Część zespołów już w sobotę przekroczy półmetek fazy grupowej. W tym gronie znajduje się reprezentacja Belgii, która spróbuje zmazać plamę po sensacyjnej porażce z Portugalią (2:3).
4 września Belgowie zmierzą się z Grecją, która do tej pory również wywalczyła jeden punkt. Grecy przegrali z Ukrainą (2:3).

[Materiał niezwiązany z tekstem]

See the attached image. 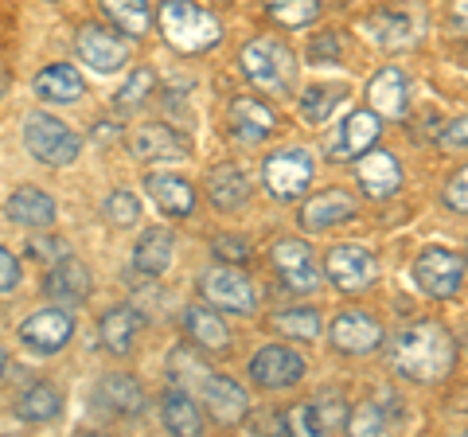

Trzy godziny później na parkiet w Krakowie wyjdzie reprezentacja Polski. Podopieczni trenera Vitala Heynena zmierzą się z Serbią. Wygrana 3:0 lub 3:1 sprawi, że Biało-Czerwoni wskoczą na pozycję lidera tabeli.
O swoje pierwsze punkty powalczą Słoweńcy, którzy sensacyjnie przegrali z Czechami 1:3. Ich kolejnymi rywalami będą reprezentanci Czarnogóry. W grupie C z kolei interesująco zapowiada się pojedynek Holandii z Rosją.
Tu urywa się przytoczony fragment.